MUSC applied for an amendment to Lancaster County rules related to highway corridor zoning, which the property has now. A request to exempt the project from a host of land use rules was voted down by the planning commission Tuesday night. Lancaster County Council still gets to vote on the proposal.

The county has separate work ongoing to update its ordinances related to land use, and changes needed for the hospital could still be worked through using that route. There was concern Tuesday night among the planning commission that exempting the hospital project entirely from highway corridor development requirements could weaken land use development rules.

The particular hangup involves parking. County rules require parking behind the building, while the hospital group also wants it facing the highway.

“This building should be moved forward and the parking put behind it,” said Planning Commission Chair Charles Deese. “If we allow it this time, then the floodgates open.”
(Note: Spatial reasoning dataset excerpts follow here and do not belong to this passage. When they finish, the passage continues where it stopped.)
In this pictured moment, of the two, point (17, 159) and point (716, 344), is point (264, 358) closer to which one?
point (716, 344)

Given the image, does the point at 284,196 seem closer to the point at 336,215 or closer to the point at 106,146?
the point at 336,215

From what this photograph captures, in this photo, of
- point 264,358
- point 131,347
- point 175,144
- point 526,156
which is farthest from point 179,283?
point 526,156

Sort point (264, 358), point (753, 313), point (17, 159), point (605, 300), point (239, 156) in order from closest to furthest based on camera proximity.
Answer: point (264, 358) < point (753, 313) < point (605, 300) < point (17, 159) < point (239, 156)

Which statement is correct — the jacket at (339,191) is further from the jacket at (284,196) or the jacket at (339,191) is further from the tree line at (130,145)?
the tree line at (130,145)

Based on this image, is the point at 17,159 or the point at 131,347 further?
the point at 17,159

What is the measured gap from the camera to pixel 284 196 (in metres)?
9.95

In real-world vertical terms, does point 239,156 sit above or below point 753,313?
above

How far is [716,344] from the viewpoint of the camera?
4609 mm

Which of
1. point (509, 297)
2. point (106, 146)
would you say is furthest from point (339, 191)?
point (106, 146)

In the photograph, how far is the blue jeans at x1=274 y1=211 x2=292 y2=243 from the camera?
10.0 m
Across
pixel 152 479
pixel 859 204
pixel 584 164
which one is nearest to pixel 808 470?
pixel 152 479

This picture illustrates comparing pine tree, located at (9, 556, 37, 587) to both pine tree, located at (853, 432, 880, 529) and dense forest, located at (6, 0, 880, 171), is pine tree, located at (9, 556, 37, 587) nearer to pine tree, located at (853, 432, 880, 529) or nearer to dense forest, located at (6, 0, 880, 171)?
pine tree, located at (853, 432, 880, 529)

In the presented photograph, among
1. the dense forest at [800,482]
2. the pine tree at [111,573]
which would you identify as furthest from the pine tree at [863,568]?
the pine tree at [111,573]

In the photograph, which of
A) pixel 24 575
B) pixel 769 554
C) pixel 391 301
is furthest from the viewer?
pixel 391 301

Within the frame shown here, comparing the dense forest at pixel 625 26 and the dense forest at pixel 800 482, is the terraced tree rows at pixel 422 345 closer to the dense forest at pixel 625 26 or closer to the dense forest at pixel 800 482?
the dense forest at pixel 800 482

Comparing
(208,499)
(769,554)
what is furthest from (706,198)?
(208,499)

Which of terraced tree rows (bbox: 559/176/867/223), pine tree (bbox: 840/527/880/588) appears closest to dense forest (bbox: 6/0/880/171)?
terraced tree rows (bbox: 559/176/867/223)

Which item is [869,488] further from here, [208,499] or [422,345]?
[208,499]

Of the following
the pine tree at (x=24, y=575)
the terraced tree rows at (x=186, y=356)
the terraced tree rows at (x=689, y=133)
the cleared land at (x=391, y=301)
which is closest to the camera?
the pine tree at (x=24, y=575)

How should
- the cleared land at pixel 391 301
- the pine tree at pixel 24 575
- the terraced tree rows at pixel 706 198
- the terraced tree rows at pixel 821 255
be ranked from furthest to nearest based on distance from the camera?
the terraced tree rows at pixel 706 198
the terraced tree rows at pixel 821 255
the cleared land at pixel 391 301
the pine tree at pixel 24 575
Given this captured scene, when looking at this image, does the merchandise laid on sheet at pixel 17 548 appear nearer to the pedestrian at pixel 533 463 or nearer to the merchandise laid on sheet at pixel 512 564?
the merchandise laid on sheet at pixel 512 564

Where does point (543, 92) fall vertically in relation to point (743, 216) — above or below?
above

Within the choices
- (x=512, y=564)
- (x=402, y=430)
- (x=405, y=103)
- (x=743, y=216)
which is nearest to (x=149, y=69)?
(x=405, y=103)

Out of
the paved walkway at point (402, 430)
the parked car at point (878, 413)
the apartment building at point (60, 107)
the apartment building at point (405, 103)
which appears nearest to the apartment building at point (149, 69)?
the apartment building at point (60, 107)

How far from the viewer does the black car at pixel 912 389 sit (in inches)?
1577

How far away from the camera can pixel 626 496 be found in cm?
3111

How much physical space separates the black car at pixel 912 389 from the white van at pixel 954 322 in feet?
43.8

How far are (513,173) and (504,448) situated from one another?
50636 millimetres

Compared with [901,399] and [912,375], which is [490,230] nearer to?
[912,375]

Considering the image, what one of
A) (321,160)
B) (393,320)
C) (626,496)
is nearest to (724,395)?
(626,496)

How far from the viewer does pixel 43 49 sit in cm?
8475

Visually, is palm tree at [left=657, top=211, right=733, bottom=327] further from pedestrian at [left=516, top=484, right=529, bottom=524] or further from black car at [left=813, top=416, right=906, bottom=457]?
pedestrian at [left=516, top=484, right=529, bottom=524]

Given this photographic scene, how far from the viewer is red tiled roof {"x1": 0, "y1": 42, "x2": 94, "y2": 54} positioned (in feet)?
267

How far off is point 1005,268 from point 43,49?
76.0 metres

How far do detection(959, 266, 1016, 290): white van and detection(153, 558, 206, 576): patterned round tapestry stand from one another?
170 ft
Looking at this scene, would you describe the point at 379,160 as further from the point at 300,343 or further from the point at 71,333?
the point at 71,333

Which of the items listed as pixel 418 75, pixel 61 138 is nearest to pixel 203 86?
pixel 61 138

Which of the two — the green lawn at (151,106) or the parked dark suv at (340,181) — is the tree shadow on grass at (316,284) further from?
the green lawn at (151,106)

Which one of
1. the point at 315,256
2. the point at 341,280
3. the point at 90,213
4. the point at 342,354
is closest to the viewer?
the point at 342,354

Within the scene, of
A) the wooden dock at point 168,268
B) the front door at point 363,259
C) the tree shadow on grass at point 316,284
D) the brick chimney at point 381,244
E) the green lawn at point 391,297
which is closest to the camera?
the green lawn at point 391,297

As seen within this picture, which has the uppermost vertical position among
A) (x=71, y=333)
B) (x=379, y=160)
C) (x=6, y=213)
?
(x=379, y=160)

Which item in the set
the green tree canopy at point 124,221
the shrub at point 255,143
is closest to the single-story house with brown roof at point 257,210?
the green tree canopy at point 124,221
Sam Walker, who spoke Tuesday on behalf of the development group, said the exemption request is almost exclusively related to parking. There are site features Walker referenced, pointing to a submitted layout of the new healthcare features. Wetlands and streams there limit the buildable area to about 30 acres.

“Really what you see here on the site plan is the buildable area,” Walker said.

MUSC plans involve a 90,000-square-foot medical office building before the hospital even opens. The first phase office building would have a new access off Charlotte Highway central to the property, that it would later share with the hospital. The hospital would add a second access point farther south.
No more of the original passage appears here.